Poi consiglia di "migliorare l'accesso" al credito delle piccole e medie imprese perchè è "cruciale per gli investimenti e la crescita". Gli analisti di Washington osservano poi che le pmi che hanno chiesto finanziamenti stanno incontrando difficoltà a ottenerli dalle banche, soprattutto in paesi come Spagna e Italia, dove un quinto delle piccole e medie imprese si è visto 'razionare' il credito negli ultimi sei mesi per richieste respinte o perché veniva offerto a costi proibitivi.

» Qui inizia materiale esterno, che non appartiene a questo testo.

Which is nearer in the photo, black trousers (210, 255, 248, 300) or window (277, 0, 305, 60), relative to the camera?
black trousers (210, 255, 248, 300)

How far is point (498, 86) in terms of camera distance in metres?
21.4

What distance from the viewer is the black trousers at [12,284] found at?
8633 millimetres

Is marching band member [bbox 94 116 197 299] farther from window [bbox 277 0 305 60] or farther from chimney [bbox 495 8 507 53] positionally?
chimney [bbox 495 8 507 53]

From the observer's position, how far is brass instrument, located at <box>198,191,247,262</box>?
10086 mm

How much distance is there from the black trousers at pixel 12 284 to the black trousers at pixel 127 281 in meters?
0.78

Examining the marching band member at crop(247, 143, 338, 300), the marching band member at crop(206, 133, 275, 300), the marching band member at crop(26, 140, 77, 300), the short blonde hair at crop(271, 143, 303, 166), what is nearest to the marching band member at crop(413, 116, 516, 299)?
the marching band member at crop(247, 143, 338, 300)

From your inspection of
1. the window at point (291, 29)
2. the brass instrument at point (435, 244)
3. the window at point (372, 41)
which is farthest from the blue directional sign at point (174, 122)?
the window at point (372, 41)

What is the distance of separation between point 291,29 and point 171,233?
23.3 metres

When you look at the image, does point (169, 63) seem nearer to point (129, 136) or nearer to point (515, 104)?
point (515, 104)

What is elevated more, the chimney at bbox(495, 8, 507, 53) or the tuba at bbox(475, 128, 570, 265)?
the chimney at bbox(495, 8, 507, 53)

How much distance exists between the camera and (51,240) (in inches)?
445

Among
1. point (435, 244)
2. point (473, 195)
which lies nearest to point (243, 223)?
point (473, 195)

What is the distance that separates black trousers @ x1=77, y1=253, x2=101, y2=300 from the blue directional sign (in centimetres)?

Il monito: "L'Italia migliori la giusitizia civile e lavorare su inefficaci politiche attive sul lavoro" Per quanto riguarda la situazione economica del nostro Paese, l'Italia - dice il Fmi nell'Article IV sull'area euro - deve migliorare l'efficienza della giustizia civile, rimuovere gli ostacoli strutturali che fanno salire i costi di produzione e affrontare l'elevata disoccupazione. Per il Fondo, inoltre, l'Italia deve accrescere la concorrenza nei mercati di prodotti e servizi e lavorare sulle "inefficaci" politiche attive sul lavoro. Secondo il Fmi sono stati fatti progressi con "il nuovo regime di mediazione obbligatoria" che accelera il sistema, mentre sulla contrattazione salariale l'attuazione del decentramento, concordata nel 2011, "è in fase di stallo".

"Bene la riforma Fornero"
Altri passi avanti si registrano, secondo il Fmi, nelle misure a sostegno dell'occupazione giovanile annunciate nel luglio 2013, come "gli sgravi fiscali per i datori di lavoro che assumono under 30 con contratti a tempo indeterminato" e l'aumento della formazione aumentano la formazione, negli schemi di apprendistato e stage. Il Fondo loda la riforma Fornero, dell'aprile 2012, nella parte in cui "riduce i costi dei singoli licenziamenti". Inoltre il Fmi rileva come positiva "la liberalizzazione del settore del gas" con le decisioni dell'Authority dell'energia.